To dodaje mi trochę otuchy. Może jakoś sobie poradzę. Ale brama kamienicy jest strasznie wąska – czy przejadę przez nią busem na podwórko? Wynosić wszystko na ulicę? Umysł straszy – jak zwykle. Wszędzie widzi te swoje problemy. Straszy, a potem zaraz pomaga: pożyczysz wózek od złomiarza – podpowiada. Widzisz, beze mnie byś zginął – zaznacza swoją niezbędność i dodaje: ja myślę, więc ty dzięki mnie jesteś. Tak mówi. Ale czy jest sens zawsze go słuchać?
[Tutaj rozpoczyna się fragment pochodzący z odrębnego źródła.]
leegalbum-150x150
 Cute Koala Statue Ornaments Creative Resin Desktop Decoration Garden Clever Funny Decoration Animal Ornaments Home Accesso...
Na drugi dzień pan złomiarz jest na posterunku. Wpółleży na ławeczce przed swoimi drzwiami, ma zwieszoną głowę i zamknięte oczy. Nie widać, żeby oddychał. Pytać go, czy zaczekać na lepszą chwilę? Ale czyż nieodmiennie najlepszą chwilą na zrobienie czegokolwiek nie jest teraz? Czy możemy coś zrobić nie teraz? Czy mogę zrobić coś wczoraj? Czy mogę zrobić coś jutro? Jutro to – być może – będę MÓGŁ coś zrobić, jeśli Bóg da. Ale nie mogę zrobić niczego jutro, przynajmniej dopóki to enigmatyczne jutro nie zamieni się w konkretne teraz. Idę teraz. Raz się żyje.

Przepraszam pana… Przepraszam, czy gdybym potrzebował, to czy… czy pożyczyłby mi pan swój wózek?

Podrywa się z ławki.

A na co panu MÓJ wózek?!

Ja cicho:

Bo, wie pan, być może będę musiał wywieźć trochę żelastwa z tamtego mieszkania na ulicę.

A jakiego żelastwa? – pyta – Pokaż pan!

Idziemy.

Jeśli panu to niepotrzebne, to ja to panu wywiozę – mówi.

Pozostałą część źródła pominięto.